» TASK GOAL
Rewrite the listing from its first line up to and including the line with "[BUNJANG] Musee De", replacing "Shotgun" with "Musket" and keeping everything else the same. Leave the pictures out.

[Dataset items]

###

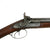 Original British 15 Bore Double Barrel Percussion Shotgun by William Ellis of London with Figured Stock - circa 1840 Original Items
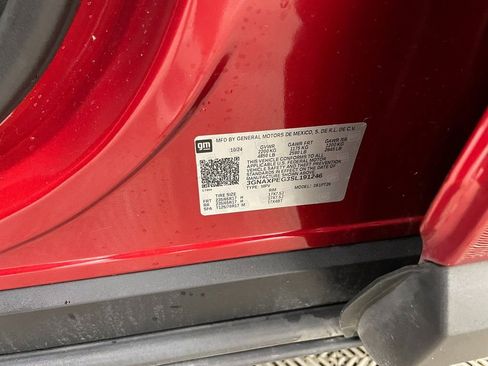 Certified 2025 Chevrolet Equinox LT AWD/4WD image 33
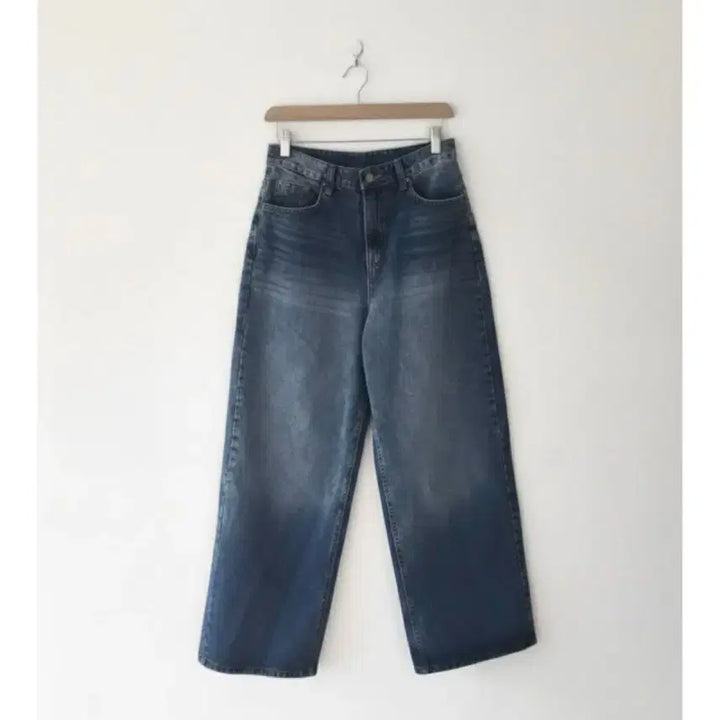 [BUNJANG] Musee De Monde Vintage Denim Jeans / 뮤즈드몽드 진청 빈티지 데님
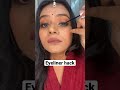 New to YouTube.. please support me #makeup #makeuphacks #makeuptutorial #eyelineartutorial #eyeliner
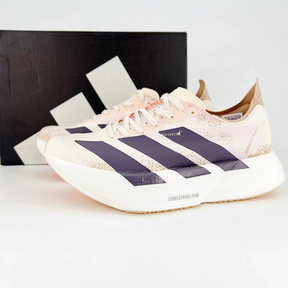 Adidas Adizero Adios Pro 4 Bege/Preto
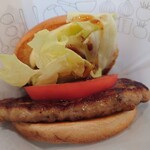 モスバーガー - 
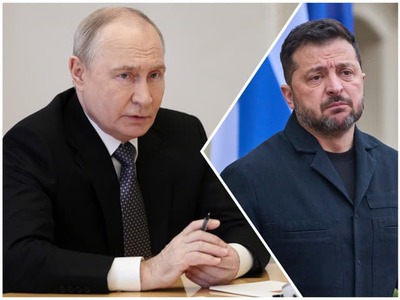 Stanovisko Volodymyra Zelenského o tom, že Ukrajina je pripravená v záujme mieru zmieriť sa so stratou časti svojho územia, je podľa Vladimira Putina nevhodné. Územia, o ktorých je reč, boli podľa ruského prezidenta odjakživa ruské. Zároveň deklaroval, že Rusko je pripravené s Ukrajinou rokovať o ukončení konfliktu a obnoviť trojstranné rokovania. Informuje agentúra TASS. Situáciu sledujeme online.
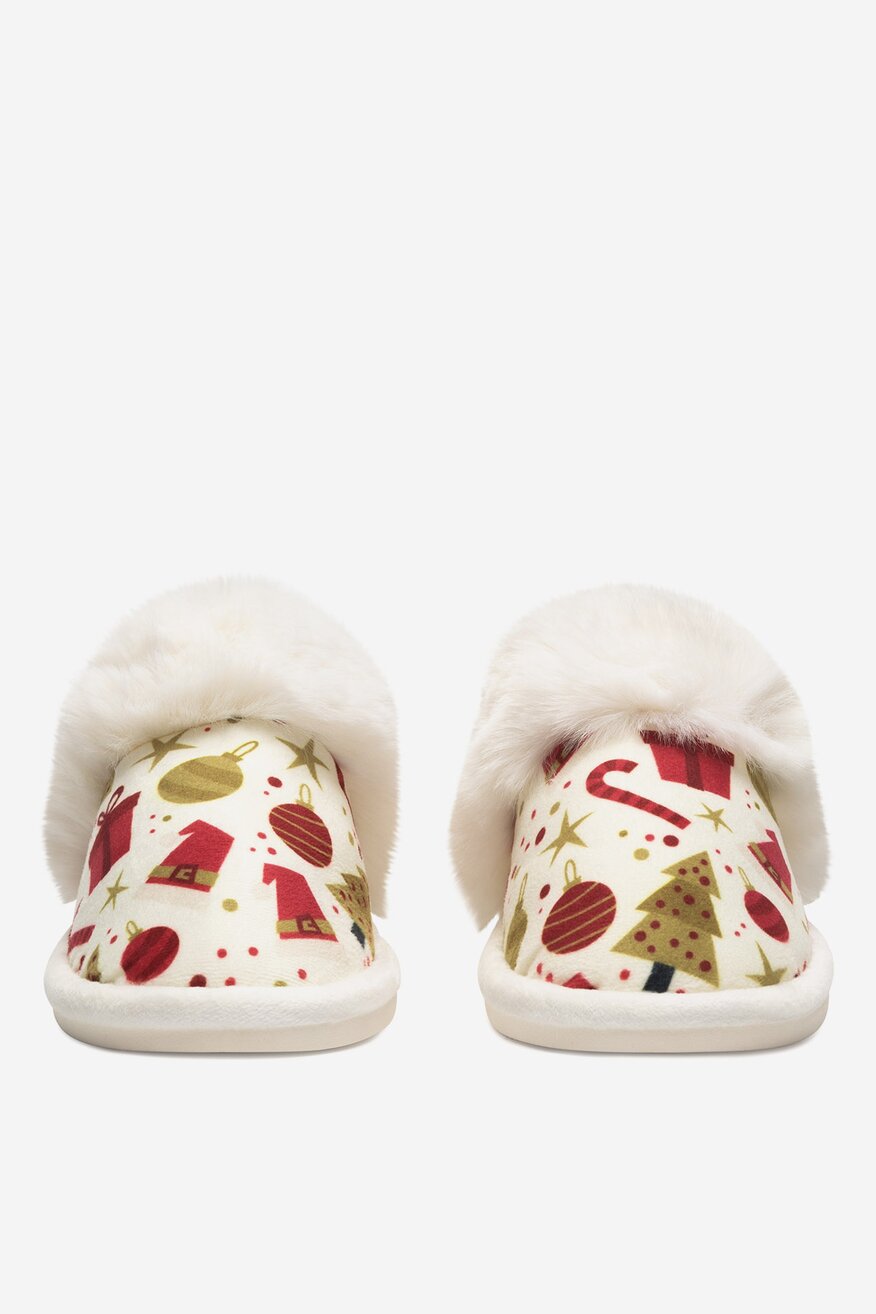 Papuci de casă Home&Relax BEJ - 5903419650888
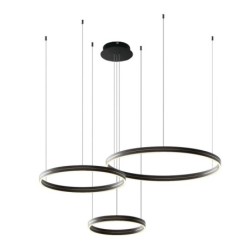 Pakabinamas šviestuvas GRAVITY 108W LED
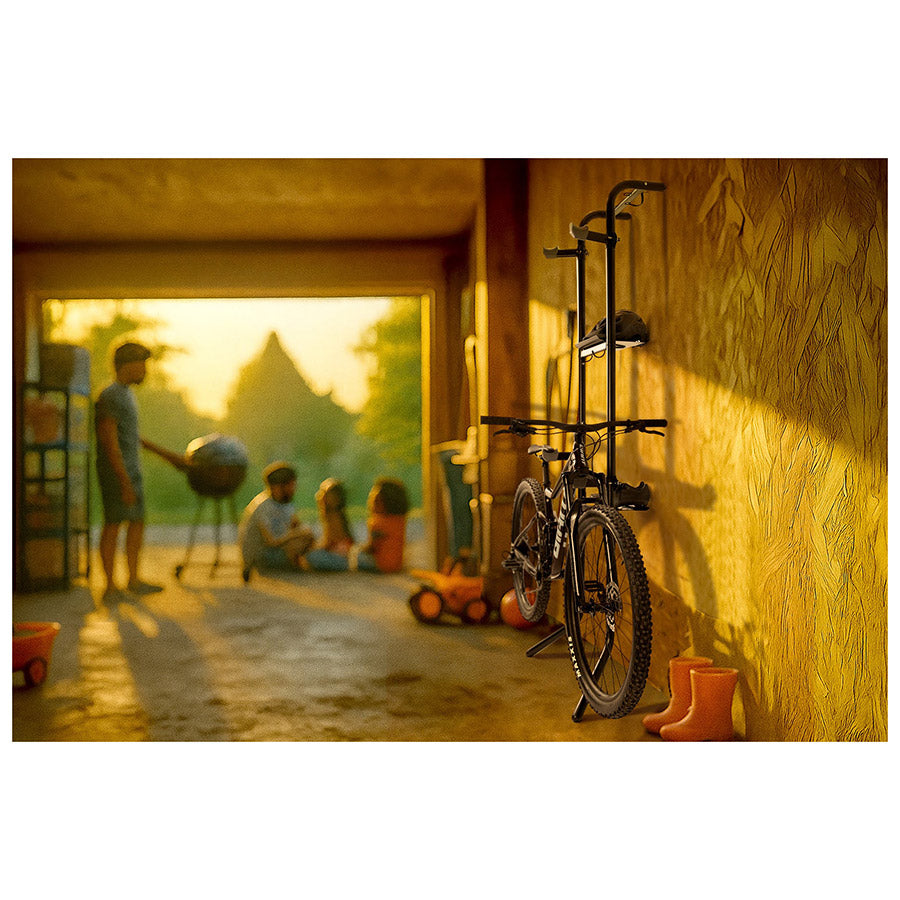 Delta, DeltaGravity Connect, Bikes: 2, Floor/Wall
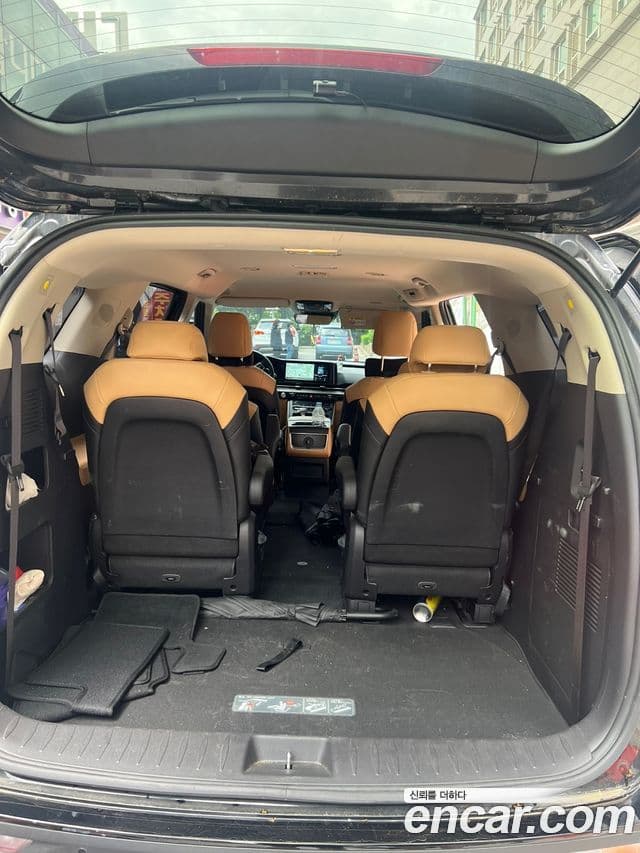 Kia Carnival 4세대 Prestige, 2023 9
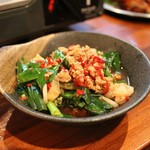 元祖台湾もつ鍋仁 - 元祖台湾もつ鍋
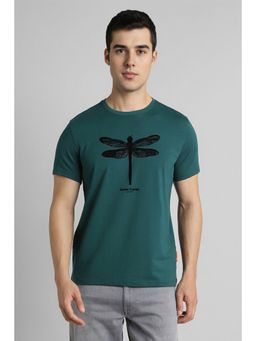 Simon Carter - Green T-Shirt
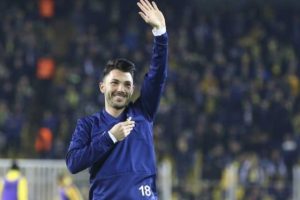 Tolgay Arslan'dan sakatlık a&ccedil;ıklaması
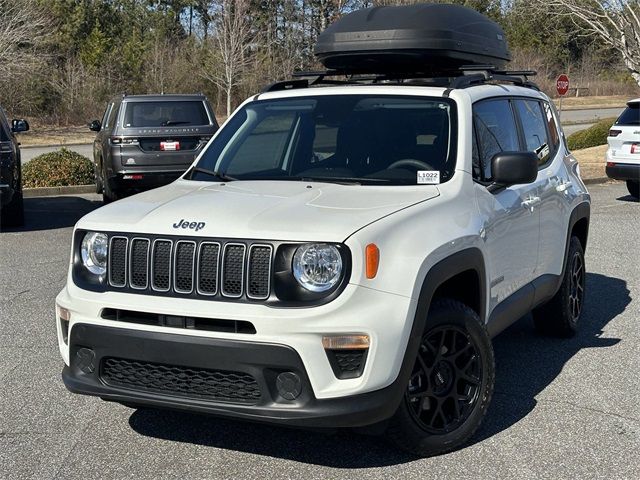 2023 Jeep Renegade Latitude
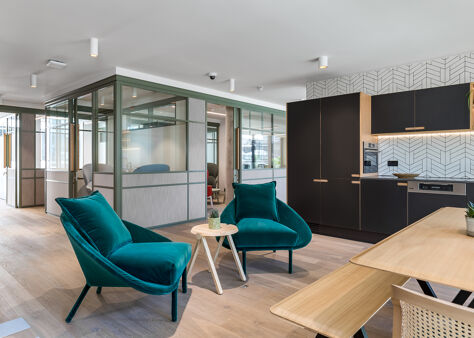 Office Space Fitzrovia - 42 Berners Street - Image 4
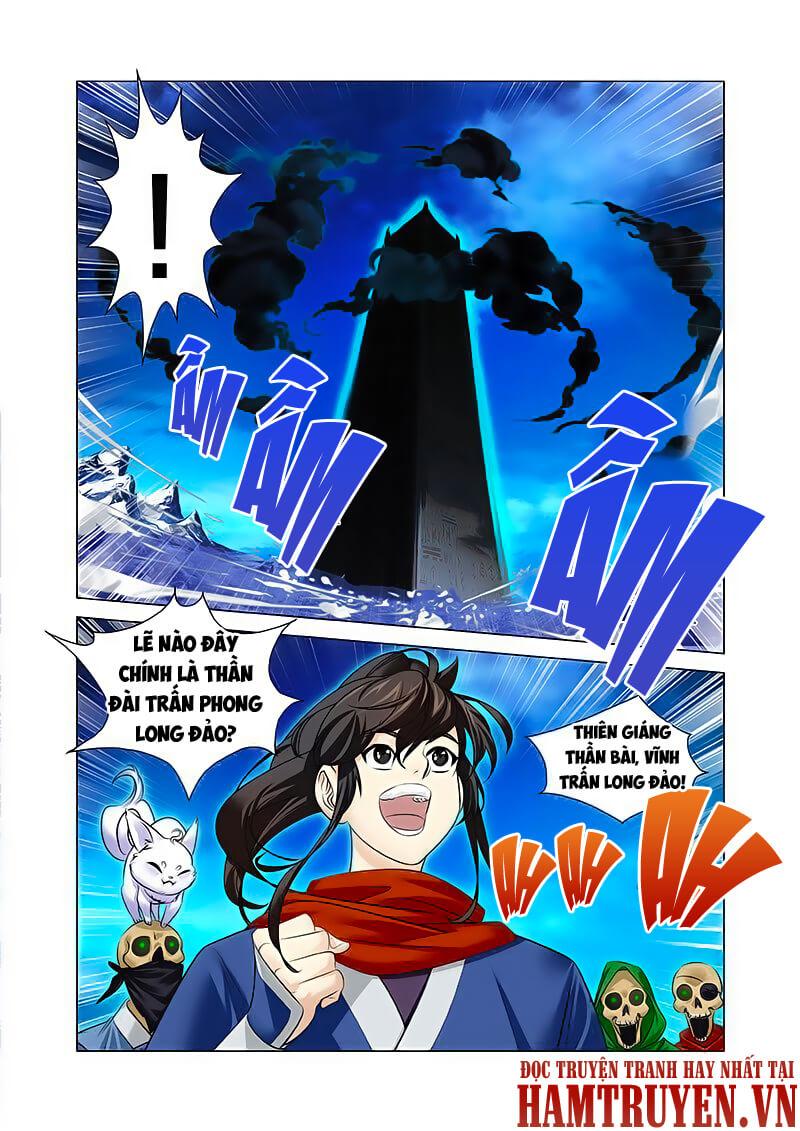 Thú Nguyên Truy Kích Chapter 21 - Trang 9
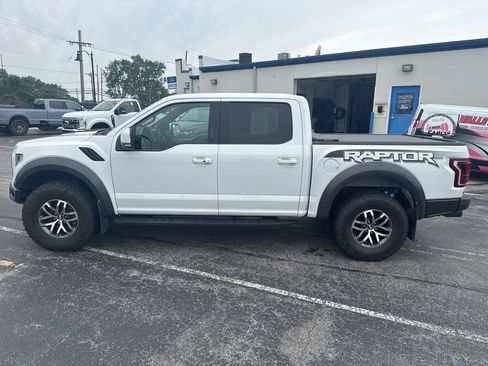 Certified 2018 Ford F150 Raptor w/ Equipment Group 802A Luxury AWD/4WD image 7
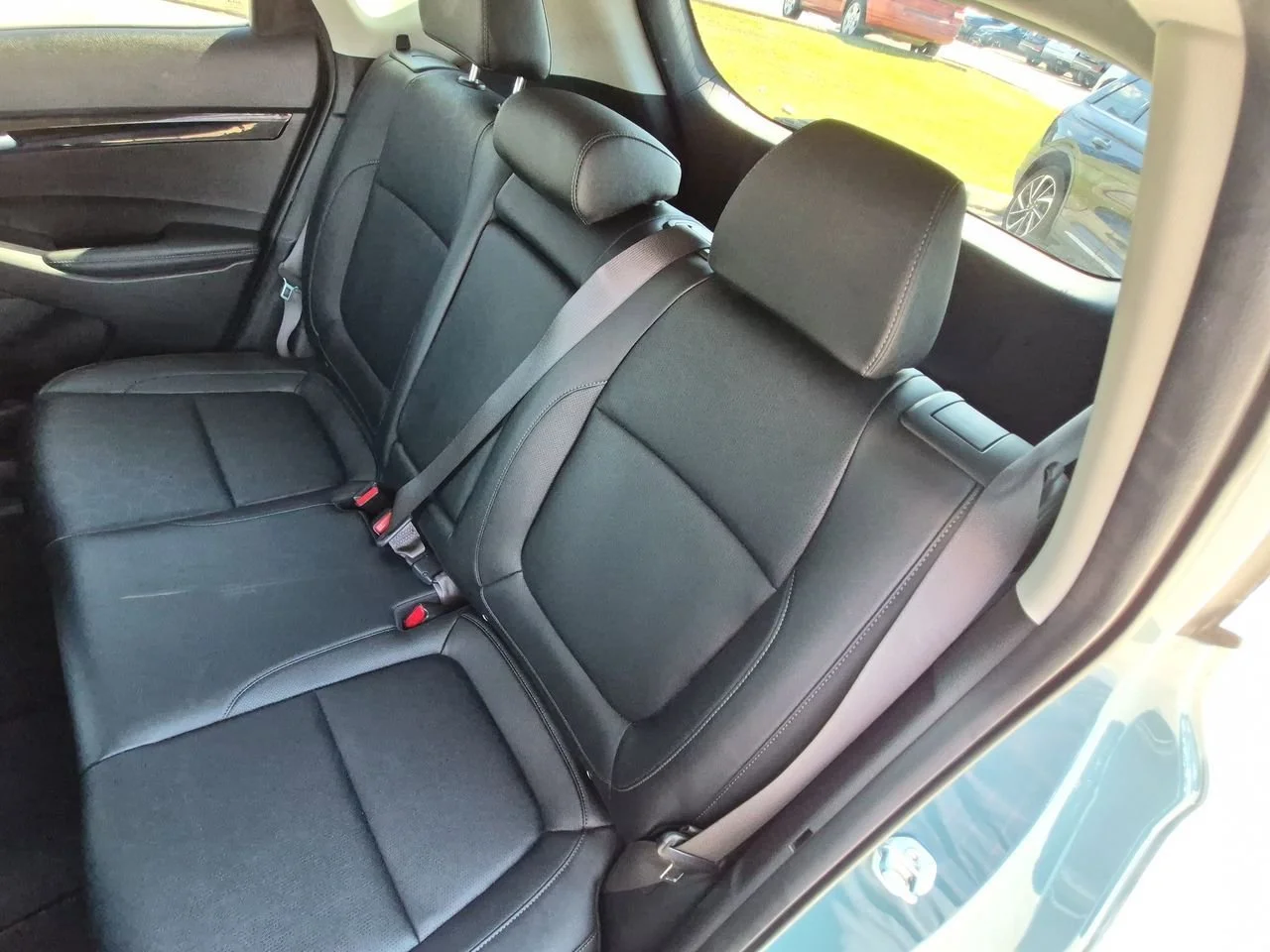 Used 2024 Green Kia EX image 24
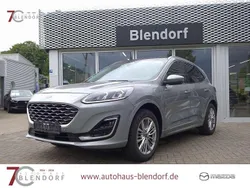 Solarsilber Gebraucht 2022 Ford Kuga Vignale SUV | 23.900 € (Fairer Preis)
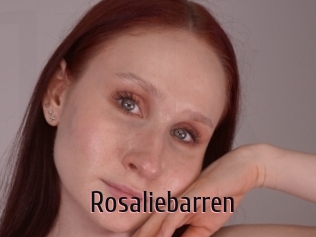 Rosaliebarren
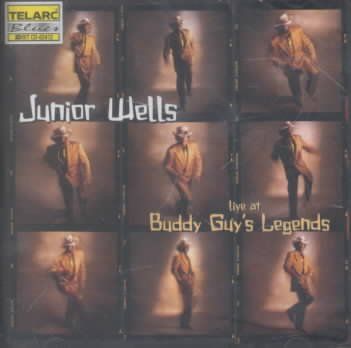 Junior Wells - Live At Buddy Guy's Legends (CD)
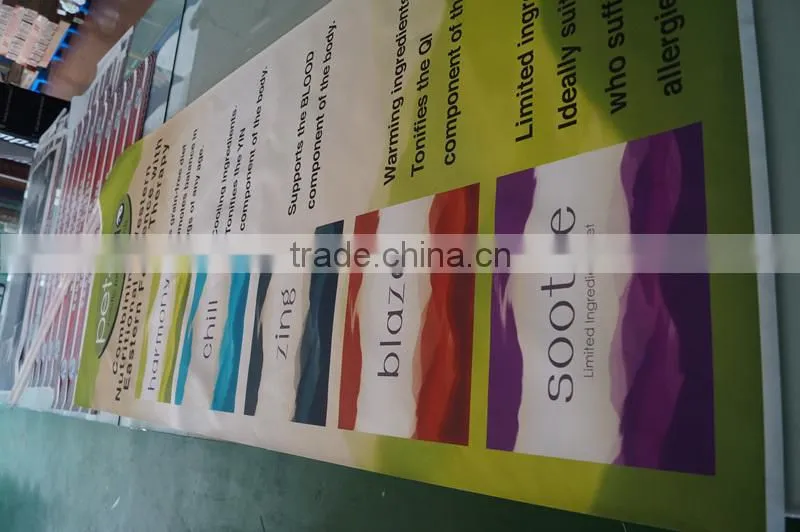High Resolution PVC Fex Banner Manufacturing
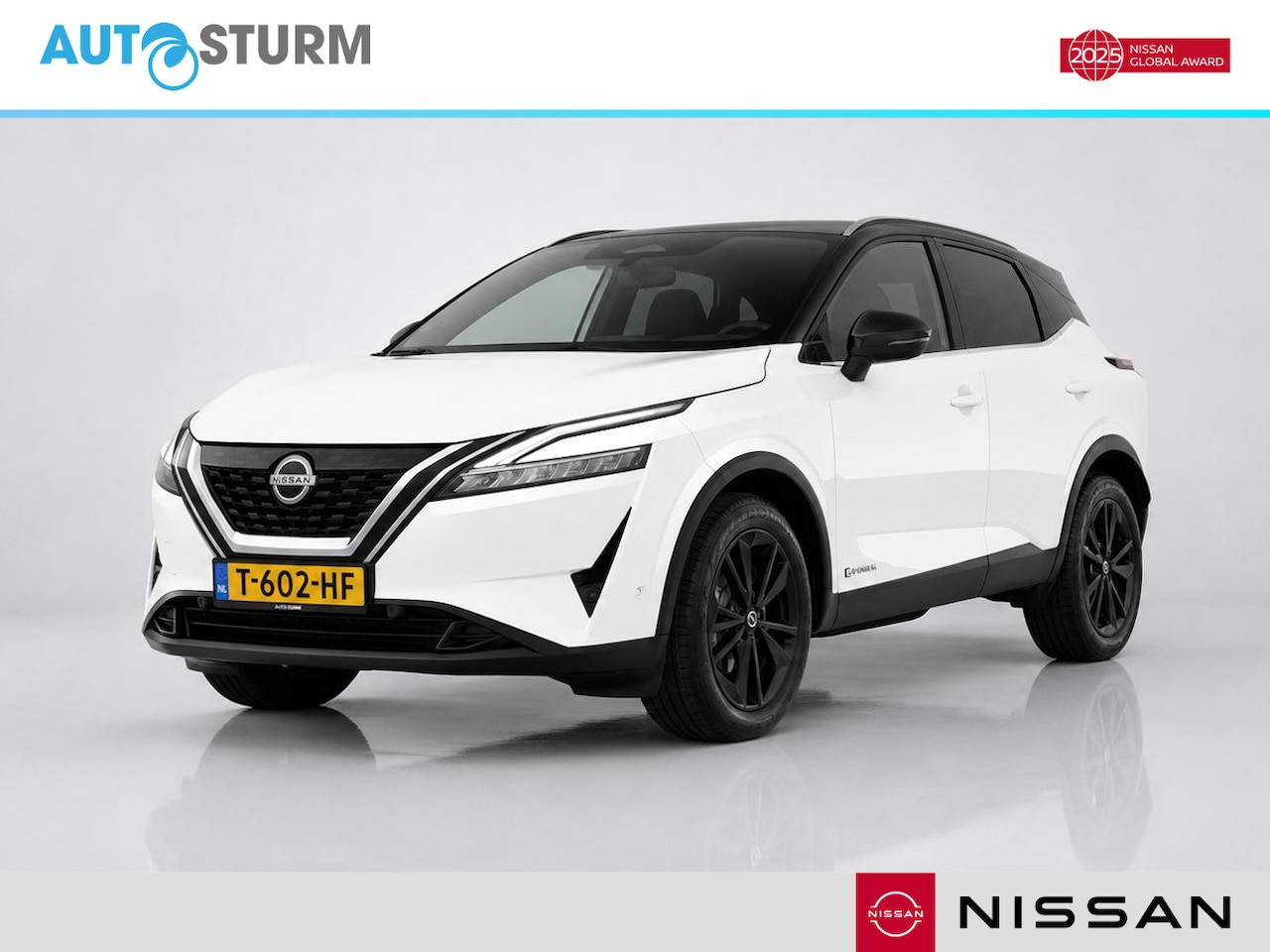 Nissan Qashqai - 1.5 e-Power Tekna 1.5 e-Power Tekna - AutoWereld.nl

###

» RESULT BELOW
 Original British 15 Bore Double Barrel Percussion Musket by William Ellis of London with Figured Stock - circa 1840 Original Items
 Certified 2025 Chevrolet Equinox LT AWD/4WD image 33
 [BUNJANG] Musee De Monde Vintage Denim Jeans / 뮤즈드몽드 진청 빈티지 데님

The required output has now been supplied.